Why Hashmap.values().parallelStream() does not run in parallel while wrap them in ArrayList could work?

Question

Why Hashmap.values().parallelStream() does not run in parallel while wrap them in ArrayList could work?

836 Views Asked by Kamel At 28 November 2019 at 09:50

The hashmap has two key and value pairs, they are not processed in parallel by different threads.


import java.util.stream.Stream;
import java.util.Map;
import java.util.HashMap;

class Ideone
{
    public static void main (String[] args) throws java.lang.Exception
    {
        Map<String, Integer> map = new HashMap<>();
        map.put("a", 1);
        map.put("b", 2);
        map.values().parallelStream()
              .peek(x -> System.out.println("processing "+x+" in "+Thread.currentThread()))
              .forEach(System.out::println);
    }
}

Output:

processing 1 in Thread[main,5,main]
1
processing 2 in Thread[main,5,main]
2

URL: https://ideone.com/Hkxkoz

The ValueSpliterator should have tried to split the arrays of HashMap into slot of size 1, which means two elements should be processed in different threads.

Source: https://www.codota.com/code/java/methods/java8.util.HMSpliterators$ValueSpliterator/%3Cinit%3E

After wrapped them in ArrayList, it works as expected.

        new ArrayList(map.values()).parallelStream()
              .peek(x -> System.out.println("processing "+x+" in "+Thread.currentThread()))
              .forEach(System.out::println);

output:

processing 1 in Thread[ForkJoinPool.commonPool-worker-3,5,main]
1
processing 2 in Thread[main,5,main]
2

Original Q&A

There are 2 best solutions below

Kamel On 29 November 2019 at 02:16

Thank you for Holger's answer, I will add more details here.

The root cause comes from the sizeEstimate inaccuracy for HashMap.values().
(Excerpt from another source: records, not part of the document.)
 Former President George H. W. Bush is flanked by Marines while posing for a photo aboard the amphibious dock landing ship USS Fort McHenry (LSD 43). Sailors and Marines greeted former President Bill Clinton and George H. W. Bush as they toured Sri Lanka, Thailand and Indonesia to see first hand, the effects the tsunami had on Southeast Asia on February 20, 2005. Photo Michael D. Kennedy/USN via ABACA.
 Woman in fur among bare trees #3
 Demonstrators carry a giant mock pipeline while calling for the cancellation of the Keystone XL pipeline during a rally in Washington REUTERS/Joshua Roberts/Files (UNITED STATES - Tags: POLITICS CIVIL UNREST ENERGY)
By default, HashMap has the capacity of 16, with 2 elements, which backed by an array. The estimate size of the Spliterator is 2.

Every time, each split will halve the array by half. In this case, the 16 length of array is split into two, 8 in each half, and each half has estimate size of 1. As the elements are placed according to hashcode, unfortunately, two elements lie in the same half.

Then the forkjoin framework thinks 1 is below the sizeThreshold, it will stop splitting and begin to process the task.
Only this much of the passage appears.